Misal pada suatu daerah di pars konvulata korteks ginjal terdapat 20 sel epitel tubulus proksimal dengan inti piknosis, 15 sel dengan inti karioreksis, dan 10 sel dengan inti kariolisis,

maka poin kerusakan histologis sel ginjal pada irisan ginjal tersebut adalah:

P + Kr + Kl

= 20 + 15 + 10

=45

Jika tiap kelompok terdiri dari 6 mencit, maka untuk tiap kelompok didapatkan 12 irisan ginjal yang dibaca hasilnya di bawah mikroskop cahaya.

J. Teknik Analisis Data Statistik

Uji statistik yang digunakan pada penelitian adalah uji One- Way ANOVA. Syarat data agar dapat dianalisis dengan uji One- Way ANOVA adalah sebagai berikut :

1. Skala pengukuran adalah numerik. Skala pengukuran disebut numerik apabila adanya rasosiasi antara variabel kategorik dan variabel numerik.

2. Distribusi data harus nomal, ini dapat dibuktikan dengan nilai uji Kolmogorov-Smirnov atau Saphiro-Wilk yang memiliki nilai p lebih besar dari alfa.
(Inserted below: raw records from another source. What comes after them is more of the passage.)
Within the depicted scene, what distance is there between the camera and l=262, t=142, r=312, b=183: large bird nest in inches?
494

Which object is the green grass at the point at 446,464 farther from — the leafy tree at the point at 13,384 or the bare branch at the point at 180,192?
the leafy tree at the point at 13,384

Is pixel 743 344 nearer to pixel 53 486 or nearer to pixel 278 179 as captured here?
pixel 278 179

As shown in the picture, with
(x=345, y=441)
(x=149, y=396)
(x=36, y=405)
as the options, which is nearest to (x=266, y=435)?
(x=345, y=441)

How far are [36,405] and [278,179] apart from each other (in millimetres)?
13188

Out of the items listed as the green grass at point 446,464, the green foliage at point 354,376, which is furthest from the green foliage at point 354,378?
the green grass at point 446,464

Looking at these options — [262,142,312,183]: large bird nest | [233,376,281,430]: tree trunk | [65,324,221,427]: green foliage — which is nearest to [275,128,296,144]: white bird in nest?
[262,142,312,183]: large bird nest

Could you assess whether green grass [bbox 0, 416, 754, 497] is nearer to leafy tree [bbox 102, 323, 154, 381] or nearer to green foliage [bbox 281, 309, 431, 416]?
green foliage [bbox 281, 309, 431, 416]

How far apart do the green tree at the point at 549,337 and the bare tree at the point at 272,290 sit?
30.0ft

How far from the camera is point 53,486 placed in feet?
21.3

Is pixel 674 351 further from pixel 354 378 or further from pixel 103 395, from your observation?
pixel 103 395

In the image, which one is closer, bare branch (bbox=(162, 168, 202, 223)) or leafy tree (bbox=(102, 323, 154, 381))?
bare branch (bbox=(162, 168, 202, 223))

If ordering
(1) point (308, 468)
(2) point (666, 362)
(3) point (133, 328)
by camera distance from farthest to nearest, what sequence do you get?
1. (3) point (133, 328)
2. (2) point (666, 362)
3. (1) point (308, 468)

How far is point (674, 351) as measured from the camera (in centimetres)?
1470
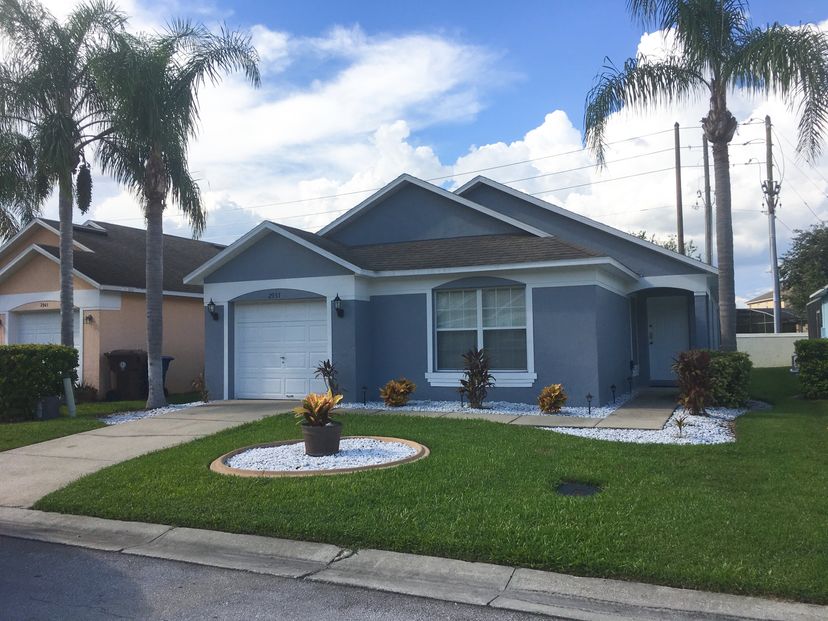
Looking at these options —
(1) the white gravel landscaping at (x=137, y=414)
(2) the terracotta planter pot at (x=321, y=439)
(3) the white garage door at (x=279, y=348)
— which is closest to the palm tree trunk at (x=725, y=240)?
(3) the white garage door at (x=279, y=348)

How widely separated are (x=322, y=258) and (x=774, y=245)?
25.5 m

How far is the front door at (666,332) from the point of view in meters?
18.6

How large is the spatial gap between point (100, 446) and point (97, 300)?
8.13 metres

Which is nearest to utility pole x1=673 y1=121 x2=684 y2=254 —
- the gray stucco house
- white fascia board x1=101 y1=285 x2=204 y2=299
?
the gray stucco house

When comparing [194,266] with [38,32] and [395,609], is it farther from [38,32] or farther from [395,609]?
[395,609]

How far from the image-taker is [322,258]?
14.5m

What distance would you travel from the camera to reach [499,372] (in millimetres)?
13859

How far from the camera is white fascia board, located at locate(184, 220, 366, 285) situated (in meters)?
14.2

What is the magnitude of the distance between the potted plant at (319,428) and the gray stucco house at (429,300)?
5387mm

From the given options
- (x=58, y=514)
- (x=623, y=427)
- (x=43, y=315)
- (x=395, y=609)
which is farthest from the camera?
(x=43, y=315)

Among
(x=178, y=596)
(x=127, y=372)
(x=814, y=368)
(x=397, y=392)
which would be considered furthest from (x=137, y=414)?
(x=814, y=368)

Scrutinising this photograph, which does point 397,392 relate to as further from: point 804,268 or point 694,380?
point 804,268

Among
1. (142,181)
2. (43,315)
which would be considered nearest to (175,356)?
(43,315)

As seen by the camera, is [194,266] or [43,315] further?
[194,266]
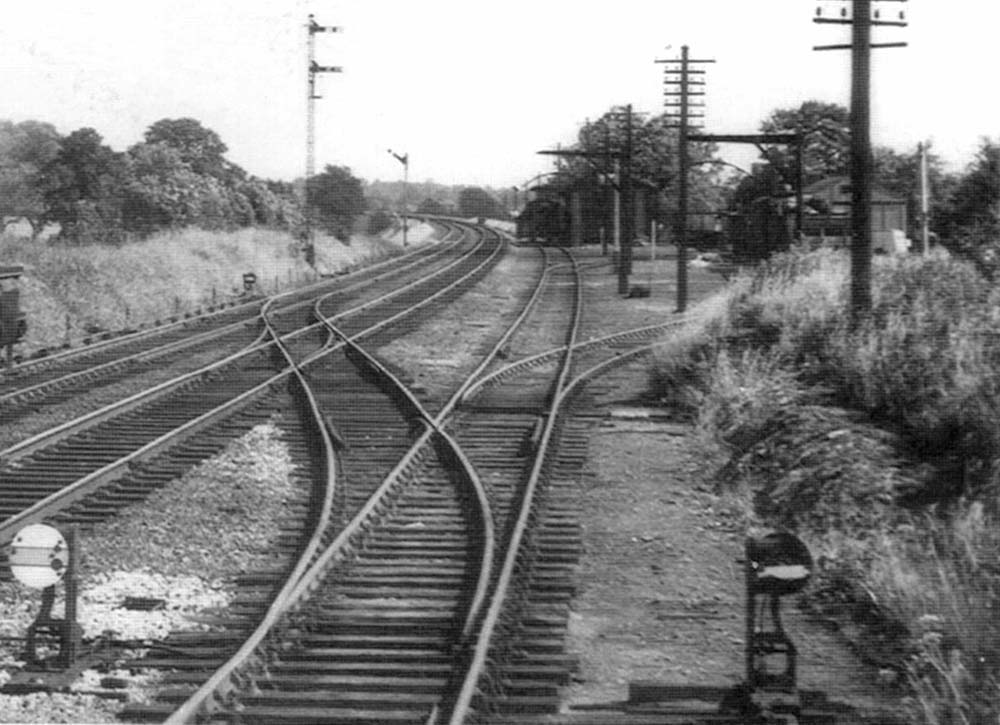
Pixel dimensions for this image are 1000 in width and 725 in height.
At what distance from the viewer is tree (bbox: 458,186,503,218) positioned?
471 feet

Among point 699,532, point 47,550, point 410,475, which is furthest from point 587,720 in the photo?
point 410,475

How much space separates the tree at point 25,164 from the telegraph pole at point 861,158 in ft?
115

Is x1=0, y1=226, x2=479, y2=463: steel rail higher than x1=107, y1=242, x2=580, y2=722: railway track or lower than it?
higher

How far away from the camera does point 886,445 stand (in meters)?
11.4

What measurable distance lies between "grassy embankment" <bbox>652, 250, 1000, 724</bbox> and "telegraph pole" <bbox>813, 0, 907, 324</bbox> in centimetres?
41

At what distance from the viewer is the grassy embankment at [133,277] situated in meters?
24.5

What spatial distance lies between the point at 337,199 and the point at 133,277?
4519 centimetres

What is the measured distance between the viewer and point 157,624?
24.7 feet

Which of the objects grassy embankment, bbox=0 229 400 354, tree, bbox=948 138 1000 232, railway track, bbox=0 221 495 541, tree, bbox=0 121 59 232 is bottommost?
railway track, bbox=0 221 495 541

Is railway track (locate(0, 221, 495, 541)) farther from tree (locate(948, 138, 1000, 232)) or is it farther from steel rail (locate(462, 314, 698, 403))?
tree (locate(948, 138, 1000, 232))

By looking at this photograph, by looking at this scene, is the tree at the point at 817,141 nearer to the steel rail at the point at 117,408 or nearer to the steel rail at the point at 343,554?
the steel rail at the point at 117,408

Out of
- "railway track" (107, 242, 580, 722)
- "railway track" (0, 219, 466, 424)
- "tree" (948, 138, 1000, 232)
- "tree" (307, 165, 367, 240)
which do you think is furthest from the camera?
"tree" (307, 165, 367, 240)

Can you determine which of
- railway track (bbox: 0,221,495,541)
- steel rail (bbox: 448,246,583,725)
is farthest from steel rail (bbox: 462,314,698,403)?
railway track (bbox: 0,221,495,541)

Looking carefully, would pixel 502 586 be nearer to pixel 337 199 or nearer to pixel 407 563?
pixel 407 563
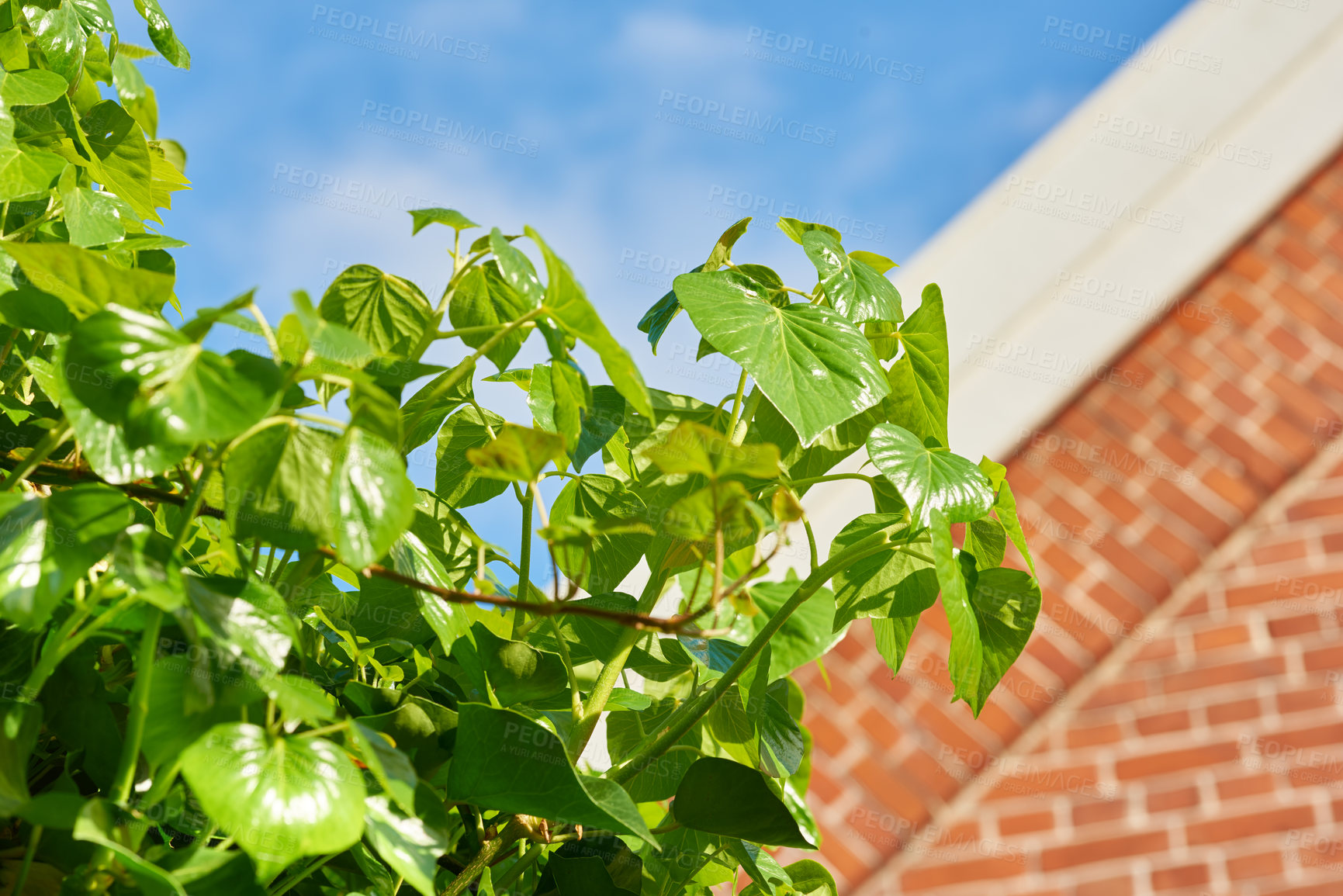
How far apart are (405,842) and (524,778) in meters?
0.04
3. Varians data harus sama, dapat diketahui dengan menggunakan uji Homogeneity of variances. Jika varians data sama akan memiliki nilai p lebih besar dari nilai alfa.

Jika terdapat perbedaan yang bermakna, dilanjutkan analisis dengan menggunakan uji Post Hoc Multiple Comparisons untuk mengetahui letak perbedaan tersebut (Dahlan, 2008).